Your assignment>
State how many lines of the records below contain the word "death", giving the number and nothing else.

Records supplied Block Start

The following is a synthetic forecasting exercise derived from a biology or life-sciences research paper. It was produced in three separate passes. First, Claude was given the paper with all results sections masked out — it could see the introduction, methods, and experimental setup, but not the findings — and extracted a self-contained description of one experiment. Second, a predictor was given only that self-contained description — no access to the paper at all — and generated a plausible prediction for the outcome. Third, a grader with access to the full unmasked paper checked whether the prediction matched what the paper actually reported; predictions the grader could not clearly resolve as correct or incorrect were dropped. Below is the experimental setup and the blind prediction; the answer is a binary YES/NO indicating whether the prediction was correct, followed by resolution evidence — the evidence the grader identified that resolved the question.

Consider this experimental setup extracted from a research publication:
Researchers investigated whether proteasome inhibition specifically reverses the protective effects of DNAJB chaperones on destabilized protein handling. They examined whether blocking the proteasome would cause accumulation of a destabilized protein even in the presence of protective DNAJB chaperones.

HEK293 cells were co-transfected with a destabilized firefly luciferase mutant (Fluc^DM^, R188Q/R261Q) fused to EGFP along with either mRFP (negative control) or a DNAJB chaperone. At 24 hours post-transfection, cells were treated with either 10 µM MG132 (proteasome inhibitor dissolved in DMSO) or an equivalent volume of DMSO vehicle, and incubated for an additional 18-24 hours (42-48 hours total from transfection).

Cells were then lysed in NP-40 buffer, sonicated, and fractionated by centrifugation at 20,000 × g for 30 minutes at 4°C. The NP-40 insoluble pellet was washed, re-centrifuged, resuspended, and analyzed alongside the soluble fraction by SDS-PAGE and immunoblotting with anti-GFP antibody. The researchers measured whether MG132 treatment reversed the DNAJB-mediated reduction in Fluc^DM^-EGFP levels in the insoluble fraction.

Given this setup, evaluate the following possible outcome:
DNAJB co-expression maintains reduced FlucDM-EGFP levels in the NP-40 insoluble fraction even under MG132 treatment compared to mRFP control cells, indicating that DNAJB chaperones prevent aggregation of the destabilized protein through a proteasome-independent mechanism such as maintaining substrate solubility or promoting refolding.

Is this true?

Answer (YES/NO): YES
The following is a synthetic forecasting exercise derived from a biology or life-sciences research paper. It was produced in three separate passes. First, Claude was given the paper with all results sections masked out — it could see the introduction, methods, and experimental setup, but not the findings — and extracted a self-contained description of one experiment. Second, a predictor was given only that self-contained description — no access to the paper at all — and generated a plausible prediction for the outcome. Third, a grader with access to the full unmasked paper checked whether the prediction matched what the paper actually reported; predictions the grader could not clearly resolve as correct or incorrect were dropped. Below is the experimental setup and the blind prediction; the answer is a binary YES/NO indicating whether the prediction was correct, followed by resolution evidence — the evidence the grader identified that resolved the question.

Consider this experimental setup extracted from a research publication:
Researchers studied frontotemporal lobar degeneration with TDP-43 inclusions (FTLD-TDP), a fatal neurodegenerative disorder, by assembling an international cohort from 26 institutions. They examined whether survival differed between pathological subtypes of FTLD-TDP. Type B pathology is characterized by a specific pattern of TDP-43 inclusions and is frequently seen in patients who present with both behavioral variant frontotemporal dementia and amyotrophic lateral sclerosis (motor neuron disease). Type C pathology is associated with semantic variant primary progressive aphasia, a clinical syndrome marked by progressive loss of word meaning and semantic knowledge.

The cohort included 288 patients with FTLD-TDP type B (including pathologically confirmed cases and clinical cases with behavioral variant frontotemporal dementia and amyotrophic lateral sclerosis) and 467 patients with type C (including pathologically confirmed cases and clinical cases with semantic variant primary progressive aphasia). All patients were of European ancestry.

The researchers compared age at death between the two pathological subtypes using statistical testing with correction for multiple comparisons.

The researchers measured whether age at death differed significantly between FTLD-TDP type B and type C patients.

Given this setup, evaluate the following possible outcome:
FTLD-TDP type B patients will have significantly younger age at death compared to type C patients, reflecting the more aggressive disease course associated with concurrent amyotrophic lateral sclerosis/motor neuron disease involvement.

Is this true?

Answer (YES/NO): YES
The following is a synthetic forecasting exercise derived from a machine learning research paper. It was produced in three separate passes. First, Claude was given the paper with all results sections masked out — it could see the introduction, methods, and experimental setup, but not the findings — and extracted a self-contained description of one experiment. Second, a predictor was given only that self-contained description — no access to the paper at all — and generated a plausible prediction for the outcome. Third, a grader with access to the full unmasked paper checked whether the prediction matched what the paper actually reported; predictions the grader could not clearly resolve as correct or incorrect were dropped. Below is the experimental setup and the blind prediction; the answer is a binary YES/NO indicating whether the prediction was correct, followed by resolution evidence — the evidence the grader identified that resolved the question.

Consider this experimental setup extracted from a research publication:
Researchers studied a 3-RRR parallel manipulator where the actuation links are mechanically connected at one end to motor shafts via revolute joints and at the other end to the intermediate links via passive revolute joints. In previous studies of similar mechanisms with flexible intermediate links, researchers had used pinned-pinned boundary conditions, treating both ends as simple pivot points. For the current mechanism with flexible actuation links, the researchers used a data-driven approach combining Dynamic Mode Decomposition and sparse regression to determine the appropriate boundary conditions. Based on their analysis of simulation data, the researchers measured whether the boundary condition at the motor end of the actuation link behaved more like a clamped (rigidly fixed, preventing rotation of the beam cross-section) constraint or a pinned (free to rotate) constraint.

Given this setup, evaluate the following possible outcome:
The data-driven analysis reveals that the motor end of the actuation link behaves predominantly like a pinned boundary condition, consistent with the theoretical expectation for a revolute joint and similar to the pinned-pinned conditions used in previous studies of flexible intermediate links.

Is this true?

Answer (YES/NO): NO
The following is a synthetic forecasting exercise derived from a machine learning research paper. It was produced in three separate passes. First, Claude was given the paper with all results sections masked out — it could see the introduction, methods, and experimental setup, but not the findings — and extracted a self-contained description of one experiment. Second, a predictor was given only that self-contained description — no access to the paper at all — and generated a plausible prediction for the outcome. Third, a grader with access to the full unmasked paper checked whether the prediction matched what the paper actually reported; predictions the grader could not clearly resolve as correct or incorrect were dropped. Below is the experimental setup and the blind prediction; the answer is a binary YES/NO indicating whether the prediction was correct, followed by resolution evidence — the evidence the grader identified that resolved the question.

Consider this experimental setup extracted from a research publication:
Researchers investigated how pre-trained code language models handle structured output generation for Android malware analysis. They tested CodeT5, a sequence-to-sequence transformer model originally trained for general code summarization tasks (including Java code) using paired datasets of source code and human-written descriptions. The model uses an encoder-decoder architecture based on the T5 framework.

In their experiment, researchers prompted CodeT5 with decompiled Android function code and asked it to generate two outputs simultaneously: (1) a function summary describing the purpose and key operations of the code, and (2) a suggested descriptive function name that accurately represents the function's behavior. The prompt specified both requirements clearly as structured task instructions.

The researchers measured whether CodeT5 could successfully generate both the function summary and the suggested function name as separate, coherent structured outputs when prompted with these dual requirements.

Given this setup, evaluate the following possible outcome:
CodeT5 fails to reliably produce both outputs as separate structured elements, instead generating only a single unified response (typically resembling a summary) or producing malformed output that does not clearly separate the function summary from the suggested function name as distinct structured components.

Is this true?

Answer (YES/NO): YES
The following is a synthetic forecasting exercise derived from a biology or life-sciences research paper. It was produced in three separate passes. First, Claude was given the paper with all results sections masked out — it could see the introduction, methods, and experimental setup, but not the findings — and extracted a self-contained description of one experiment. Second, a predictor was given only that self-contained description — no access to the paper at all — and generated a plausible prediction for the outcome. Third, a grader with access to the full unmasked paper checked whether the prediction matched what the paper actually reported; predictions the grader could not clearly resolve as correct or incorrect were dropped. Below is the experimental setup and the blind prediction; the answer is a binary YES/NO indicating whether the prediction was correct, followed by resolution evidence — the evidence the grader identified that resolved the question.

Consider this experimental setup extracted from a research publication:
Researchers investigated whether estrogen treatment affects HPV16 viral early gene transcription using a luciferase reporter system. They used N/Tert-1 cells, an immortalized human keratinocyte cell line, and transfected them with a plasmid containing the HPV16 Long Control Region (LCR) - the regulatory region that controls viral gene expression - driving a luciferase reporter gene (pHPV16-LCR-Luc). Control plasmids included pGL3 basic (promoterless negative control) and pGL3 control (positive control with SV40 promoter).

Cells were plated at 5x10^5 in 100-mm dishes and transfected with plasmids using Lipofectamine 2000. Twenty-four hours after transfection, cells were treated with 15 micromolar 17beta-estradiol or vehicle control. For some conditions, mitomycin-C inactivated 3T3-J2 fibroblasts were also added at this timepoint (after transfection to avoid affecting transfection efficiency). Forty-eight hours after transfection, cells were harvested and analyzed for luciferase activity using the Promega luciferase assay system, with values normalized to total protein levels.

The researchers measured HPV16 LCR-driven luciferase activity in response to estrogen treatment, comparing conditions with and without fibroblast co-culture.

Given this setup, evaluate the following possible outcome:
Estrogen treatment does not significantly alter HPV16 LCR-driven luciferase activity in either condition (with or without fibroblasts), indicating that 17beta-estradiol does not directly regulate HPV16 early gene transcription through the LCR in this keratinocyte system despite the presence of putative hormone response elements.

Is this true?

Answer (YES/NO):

Records supplied Block End

Finished exercise>
3